沈静化した付属校ブーム

 ここ数年続いた付属校ブームは沈静化している。慶應義塾中等部(募集定員男約120女約50)の志願者数を見ると典型的だが、2020年に1414(男956女458)人だったものが、23年には1296(男851女445)人まで減少している。とはいえ23年に3日と5日の2回の選抜で合格を得たのは193(男135女58)人で、受験者数と比した実倍率は男6.3倍、女7.7倍と、付属校の中の最難関であることに変わりはない。近年、じりじりと志願者が減っている慶應義塾普通部よりも男子受験生が中等部を目指す傾向もあるようなのだが。

 早稲田大の系列校も同様で、20年に638(男397女241)人いた早稲田実業学校(募集定員男約70女約40)の志願者も、23年には524(男320女204)人となっている。24年出願者数が416人で確定した男子校の早稲田大学高等学院中学部も22年の470人から1割以上減少している。

 23年に4校いずれも好調だった立教大の付属・系属校は、24年は減少傾向にある。注目は、香蘭女学校の立教大推薦枠100%確保の効果がどこまで表れるか。1日1回は26日現在389人と23年412人まであと一歩のところにある。一方で、付属校で唯一1日1回だけ入試校である立教女学院は志願者数が年々減少気味で、24年は前年比17%減の294人で確定した。そろそろ入試の在り方を検討する時期に来たのかもしれない。

 明治大学系列では、23年に緩和気味だった明治大学付属明治が復調し、2日1回が前縁比12%増の641人、3日2回が同11%増の612人で確定した。男子校の明治大学付属中野は24日現在で2日1回が742人(23年886人)、26年から共学化して明治大学附属世田谷になる予定の日本学園も23年の高実倍率が敬遠されたのか1日1回は23年418人より100人ほど減少が見込まれる。もう1校、共学校の明治大学付属中野八王子は1日1回がすでに23年を上回っているが、他の入試回は緩和気味である。

 青山学院中等部は30日に募集を締め切るが、23年出願者数973(男410女563)人を確保することは難しそうである。この学校も1回だけ入試校だが、20年1138(男519女619)人からはだいぶ減少しており、入試について検討する時期に来ているかもしれない。

*入力データ*.
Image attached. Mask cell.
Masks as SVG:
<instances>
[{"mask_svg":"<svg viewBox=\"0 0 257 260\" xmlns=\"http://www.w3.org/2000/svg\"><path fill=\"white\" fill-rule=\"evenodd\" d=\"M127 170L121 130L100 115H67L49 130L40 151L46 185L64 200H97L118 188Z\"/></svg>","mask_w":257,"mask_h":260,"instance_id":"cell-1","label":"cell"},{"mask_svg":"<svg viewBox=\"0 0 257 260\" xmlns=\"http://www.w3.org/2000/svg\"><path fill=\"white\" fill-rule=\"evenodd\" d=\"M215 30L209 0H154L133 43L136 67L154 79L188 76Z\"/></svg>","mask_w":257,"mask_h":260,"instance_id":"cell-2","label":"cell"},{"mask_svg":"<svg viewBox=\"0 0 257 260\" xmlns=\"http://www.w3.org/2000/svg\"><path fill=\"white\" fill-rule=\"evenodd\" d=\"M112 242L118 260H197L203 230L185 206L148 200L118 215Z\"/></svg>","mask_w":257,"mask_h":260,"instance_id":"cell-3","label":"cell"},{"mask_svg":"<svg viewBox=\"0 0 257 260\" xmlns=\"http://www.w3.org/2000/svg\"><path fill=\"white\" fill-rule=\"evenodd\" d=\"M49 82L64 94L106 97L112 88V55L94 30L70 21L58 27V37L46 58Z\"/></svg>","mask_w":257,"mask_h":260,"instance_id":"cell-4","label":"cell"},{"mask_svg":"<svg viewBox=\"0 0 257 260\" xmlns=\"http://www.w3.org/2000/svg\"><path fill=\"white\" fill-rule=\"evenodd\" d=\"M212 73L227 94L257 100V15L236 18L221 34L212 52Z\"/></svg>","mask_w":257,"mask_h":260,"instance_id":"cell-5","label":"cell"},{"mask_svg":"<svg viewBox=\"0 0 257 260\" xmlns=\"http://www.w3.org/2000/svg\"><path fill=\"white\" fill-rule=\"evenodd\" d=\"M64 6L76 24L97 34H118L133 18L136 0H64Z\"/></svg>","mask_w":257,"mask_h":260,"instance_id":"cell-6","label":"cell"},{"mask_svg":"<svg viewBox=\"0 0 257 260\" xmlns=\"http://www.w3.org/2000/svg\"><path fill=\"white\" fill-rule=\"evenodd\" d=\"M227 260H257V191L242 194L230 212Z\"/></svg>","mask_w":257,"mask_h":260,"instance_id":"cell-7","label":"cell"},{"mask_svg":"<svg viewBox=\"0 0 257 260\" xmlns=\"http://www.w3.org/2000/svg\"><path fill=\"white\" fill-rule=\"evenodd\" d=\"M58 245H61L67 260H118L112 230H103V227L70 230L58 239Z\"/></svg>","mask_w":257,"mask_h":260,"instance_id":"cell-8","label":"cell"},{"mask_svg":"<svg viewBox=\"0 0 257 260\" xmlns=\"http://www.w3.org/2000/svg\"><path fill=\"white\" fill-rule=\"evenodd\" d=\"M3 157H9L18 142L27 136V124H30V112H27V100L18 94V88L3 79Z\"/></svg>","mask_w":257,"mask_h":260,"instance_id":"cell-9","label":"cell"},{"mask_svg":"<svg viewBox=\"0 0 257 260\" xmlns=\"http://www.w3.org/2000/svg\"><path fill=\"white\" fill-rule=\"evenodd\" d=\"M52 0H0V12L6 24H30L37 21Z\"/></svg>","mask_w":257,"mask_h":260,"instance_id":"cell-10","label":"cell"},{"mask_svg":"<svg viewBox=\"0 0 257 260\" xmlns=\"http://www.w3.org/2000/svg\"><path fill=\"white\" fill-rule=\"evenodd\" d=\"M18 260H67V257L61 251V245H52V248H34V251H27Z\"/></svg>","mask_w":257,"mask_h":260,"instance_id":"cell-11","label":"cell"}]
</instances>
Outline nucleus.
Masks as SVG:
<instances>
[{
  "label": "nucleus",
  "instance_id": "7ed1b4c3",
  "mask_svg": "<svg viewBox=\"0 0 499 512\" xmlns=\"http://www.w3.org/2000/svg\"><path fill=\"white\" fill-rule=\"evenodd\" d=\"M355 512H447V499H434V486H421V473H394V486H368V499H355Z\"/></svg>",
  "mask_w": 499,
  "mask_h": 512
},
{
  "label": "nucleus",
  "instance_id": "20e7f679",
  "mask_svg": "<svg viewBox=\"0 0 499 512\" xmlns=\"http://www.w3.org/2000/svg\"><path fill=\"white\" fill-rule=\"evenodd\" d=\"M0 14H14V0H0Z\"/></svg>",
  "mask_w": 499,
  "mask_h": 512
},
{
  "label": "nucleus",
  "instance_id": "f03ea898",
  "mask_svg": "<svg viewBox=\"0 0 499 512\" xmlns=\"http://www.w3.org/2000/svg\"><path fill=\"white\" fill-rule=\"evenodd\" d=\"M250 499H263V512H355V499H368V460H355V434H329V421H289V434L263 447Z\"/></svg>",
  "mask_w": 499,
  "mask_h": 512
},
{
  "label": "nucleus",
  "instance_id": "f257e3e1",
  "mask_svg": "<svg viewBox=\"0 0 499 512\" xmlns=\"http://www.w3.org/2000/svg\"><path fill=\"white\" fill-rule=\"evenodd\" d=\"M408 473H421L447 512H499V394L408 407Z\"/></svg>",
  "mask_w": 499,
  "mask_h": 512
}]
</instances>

*練習問題*.
**1)** 付属校の入試動向についての本文をもとに、次の問いに答えよ。
(a) 慶應義塾中等部の2023年の志願者数は何人か。
(b) 早稲田大学高等学院中学部の24年出願者数はいくつで確定したか。
(c) 立教女学院の24年の志願者数は、前年比何%減の何人で確定したか。
**2)** 付属校の入試動向についての本文を、最後の文の後から書き継げ。

*解答*.
**1)**
(a) 1296人(男851人、女445人)
(b) 416人
(c) 前年比17%減の294人

**2)**
 中央大学附属は1日1回が475人で確定した。23年より9人減だが、22年と比べると8%減となる。中央大学附属横浜の1日1回は26日現在411人と23年を上回ったが、22年516人には届きそうもない。

 法政大学は1日1回が261人で確定した。23年の落ち込みからは回復したものの、22年306人までは届かなかった。法政大学第二は2日一般1回の出願者数1000人を超える人気が続いているものの、24年は大台維持が微妙な状況になっている。

 日本大学系列の日本大学第一日本大学第二日本大学第三に共通しているのは、22年から23年にかけて、特に2回目以降の入試回が大きく緩和した点だろう。24年もさらに志願者数が減少傾向にある。3校とも1日1回でどこまで戻せるかが注目点となる。

 相変わらず女子人気が高い目黒日本大学は、23年に志願者数を大きく増やした。24年は1日1回がすでに22年を超えたが、23年実績まで届くかは微妙である。ここ数年絶好調だった男子校の日本大学豊山はすっかり落ち着き、特に人気だった2日午後2回は27日現在395人と、22年804人から半減している。女子校の日本大学豊山女子は多彩な入試を設定して23年は22年より上積みしていったが、24年は緩和しそうだ。1日午後入試は比較的順調で、算数1科入試も新設されている。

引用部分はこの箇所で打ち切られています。